■ **Short problem**: Starting at the row that contains "In terms of" and ending at the last of the rows, copy those lines with "nearest" switched to "closest" and nothing else altered. Omit the picture from your copy.

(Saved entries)
--- BEGIN ---
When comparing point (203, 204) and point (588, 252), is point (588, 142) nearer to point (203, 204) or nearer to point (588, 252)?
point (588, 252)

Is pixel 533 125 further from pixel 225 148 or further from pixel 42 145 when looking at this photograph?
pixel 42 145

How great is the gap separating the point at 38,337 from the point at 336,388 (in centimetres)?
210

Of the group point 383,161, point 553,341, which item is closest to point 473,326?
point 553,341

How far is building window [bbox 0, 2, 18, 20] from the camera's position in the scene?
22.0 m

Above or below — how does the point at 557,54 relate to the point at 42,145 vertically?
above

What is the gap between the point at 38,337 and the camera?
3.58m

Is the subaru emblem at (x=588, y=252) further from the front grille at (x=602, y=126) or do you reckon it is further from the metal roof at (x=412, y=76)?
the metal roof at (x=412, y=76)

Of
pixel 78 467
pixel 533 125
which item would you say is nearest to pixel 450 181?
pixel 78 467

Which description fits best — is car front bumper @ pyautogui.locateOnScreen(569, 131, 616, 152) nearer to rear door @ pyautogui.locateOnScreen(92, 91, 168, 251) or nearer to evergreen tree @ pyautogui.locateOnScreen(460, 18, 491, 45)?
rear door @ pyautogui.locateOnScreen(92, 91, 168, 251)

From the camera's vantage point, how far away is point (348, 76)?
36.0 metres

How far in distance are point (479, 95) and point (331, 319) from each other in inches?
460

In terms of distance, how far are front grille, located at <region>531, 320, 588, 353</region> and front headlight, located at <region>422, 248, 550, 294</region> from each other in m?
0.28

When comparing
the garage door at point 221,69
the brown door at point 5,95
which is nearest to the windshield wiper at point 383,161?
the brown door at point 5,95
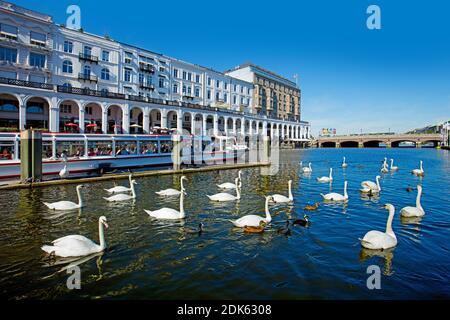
--- END ---
■ **Full solution**:
In terms of distance, how far are front grille, located at <region>531, 320, 588, 353</region> and front headlight, located at <region>422, 248, 550, 294</region> from each other in m?
0.28

When comparing
the garage door at point 221,69
the brown door at point 5,95
which is closest to the windshield wiper at point 383,161?
the brown door at point 5,95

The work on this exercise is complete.